Request: In the passage about Lord Lundy, where does the Duke tell Lord Lundy to go and govern?

Passage given:
=====
He is best known for his cautionary tales, about Jack who disobeyed his nurse and was eaten by a lion, and Georgie who ate string, but on looking through them I thought they did not really merit quotation. They were clearly written for children, and there is not much subtle or thought provoking about them, entertaining as they are.

Much more fun I think are his excursions into the adult world, when he engaged in sly satire that resonates even today. His poem about the great hope of the government who wept in Parliament can be an object lesson for aspiring politicians even today –

Lord Lundy from his earliest years
Was far too freely moved to Tears.
For instance if his Mother said,
“Lundy! It’s time to go to Bed!”
He bellowed like a Little Turk.
Or if his father Lord Dunquerque
Said “Hi!” in a Commanding Tone,
“Hi, Lundy! Leave the Cat alone!”
Lord Lundy, letting go its tail,
Would raise so terrible a wail
As moved His Grandpapa the Duke
To utter the severe rebuke:
“When I, Sir! was a little Boy,
An Animal was not a Toy!”

His father’s Elder Sister, who
Was married to a Parvenoo,
Confided to Her Husband, Drat!
The Miserable, Peevish Brat!
Why don’t they drown the Little Beast?”
Suggestions which, to say the least,
Are not what we expect to hear
From Daughters of an English Peer.
His Grandmamma, His Mother’s Mother,
Who had some dignity or other,
The Garter, or no matter what,
I can’t remember all the Lot!
Said “Oh! That I were Brisk and Spry
To give him that for which to cry!”
(An empty wish, alas! For she
Was Blind and nearly ninety-three).

The Dear Old Butler thought-but there!
I really neither know nor care
For what the Dear Old Butler thought!
In my opinion, Butlers ought
To know their place, and not to play
The Old Retainer night and day.
I’m getting tired and so are you,
Let’s cut the poem into two!

Second Part:

It happened to Lord Lundy then,
As happens to so many men:
Towards the age of twenty-six,
They shoved him into politics;
In which profession he commanded
The Income that his rank demanded
In turn as Secretary for
India, the Colonies, and War.
But very soon his friends began
To doubt is he were quite the man:
Thus if a member rose to say
(As members do from day to day),
“Arising out of that reply . . .!”
Lord Lundy would begin to cry.
A Hint at harmless little jobs
Would shake him with convulsive sobs.
While as for Revelations, these
Would simply bring him to his knees,
And leave him whimpering like a child.
It drove his colleagues raving wild!
They let him sink from Post to Post,
From fifteen hundred at the most
To eight, and barely six–and then
To be Curator of Big Ben!. . .
And finally there came a Threat
To oust him from the Cabinet!

The Duke — his aged grand-sire — bore
The shame till he could bear no more.
He rallied his declining powers,
Summoned the youth to Brackley Towers,
And bitterly addressed him thus–
“Sir! you have disappointed us!
We had intended you to be
The next Prime Minister but three:
The stocks were sold; the Press was squared:
The Middle Class was quite prepared.
But as it is! . . . My language fails!
Go out and govern New South Wales!”

The Aged Patriot groaned and died:
And gracious! how Lord Lundy cried!
And quite delightful is his remonstrance about a lord who did not understand his place
Lord Finchley tried to mend the Electric Light
Himself. It struck him dead: And serve him right!
It is the business of the wealthy man
To give employment to the artisan.
=====
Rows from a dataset
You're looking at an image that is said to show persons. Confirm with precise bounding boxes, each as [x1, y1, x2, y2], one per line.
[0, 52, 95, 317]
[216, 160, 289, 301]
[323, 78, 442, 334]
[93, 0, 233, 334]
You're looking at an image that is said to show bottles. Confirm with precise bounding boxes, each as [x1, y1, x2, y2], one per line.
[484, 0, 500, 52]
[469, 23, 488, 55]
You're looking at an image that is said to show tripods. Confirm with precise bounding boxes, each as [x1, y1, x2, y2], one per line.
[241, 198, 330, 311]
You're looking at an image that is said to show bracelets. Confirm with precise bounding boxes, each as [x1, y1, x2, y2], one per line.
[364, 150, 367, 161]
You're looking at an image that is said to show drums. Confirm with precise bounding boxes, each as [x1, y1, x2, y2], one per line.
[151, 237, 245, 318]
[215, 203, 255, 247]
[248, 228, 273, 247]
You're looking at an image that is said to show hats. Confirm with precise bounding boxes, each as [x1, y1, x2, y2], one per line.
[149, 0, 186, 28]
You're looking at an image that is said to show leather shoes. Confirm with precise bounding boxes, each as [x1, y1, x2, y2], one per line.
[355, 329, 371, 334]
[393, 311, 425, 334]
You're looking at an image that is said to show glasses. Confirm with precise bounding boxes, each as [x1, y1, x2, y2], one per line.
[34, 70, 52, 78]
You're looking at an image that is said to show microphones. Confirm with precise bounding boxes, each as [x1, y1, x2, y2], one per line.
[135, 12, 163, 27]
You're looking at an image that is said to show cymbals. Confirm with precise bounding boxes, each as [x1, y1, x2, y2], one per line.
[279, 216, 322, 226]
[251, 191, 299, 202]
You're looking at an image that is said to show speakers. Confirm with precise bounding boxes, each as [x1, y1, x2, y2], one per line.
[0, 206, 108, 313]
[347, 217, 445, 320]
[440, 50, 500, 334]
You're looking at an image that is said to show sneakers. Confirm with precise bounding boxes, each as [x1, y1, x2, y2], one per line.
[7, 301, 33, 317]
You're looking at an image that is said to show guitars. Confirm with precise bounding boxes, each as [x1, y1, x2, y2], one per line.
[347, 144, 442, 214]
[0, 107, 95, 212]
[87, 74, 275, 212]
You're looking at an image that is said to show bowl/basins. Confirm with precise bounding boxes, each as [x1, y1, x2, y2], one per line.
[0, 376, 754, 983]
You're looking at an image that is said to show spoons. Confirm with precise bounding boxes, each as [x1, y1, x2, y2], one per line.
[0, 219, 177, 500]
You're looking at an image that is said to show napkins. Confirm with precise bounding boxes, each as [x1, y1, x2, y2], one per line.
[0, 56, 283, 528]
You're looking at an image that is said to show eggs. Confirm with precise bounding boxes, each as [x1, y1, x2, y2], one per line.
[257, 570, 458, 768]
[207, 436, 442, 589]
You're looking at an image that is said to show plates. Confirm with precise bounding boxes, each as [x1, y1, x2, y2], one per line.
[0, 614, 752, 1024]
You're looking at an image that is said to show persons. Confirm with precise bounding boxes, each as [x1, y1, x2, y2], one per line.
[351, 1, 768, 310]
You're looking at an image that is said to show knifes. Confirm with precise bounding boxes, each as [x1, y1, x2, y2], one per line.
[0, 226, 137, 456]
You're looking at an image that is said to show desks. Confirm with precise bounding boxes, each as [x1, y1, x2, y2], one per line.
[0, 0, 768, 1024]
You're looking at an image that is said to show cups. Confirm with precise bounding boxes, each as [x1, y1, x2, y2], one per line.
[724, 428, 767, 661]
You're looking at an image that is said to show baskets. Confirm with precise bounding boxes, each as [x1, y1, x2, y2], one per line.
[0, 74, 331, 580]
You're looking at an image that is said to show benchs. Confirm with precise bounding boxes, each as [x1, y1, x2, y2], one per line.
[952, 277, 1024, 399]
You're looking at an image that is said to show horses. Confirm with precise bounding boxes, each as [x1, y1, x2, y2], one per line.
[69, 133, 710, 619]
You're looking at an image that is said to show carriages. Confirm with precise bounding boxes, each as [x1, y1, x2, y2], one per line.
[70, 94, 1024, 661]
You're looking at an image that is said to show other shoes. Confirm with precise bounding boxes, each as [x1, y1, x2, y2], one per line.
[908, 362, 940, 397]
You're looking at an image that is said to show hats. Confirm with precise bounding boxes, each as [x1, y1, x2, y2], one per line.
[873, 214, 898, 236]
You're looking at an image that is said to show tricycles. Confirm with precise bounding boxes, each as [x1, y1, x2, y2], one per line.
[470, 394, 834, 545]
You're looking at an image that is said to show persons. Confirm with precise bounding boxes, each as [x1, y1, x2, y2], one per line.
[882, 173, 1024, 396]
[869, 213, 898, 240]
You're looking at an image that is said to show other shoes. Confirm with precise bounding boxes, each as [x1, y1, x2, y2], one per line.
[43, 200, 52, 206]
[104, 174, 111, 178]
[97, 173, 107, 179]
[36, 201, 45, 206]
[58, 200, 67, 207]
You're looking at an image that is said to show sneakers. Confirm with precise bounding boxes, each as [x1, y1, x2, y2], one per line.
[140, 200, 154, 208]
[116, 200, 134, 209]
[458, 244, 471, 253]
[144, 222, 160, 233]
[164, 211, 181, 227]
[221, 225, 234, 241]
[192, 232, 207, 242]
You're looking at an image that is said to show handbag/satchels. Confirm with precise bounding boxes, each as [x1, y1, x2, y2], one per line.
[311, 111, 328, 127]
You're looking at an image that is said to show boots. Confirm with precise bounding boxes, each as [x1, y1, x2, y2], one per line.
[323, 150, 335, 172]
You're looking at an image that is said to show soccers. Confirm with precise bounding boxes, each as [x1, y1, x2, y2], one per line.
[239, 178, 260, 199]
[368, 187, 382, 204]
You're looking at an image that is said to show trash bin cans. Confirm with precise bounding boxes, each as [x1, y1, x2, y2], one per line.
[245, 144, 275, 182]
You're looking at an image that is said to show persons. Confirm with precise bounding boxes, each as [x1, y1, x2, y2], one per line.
=====
Solution for this problem: New South Wales.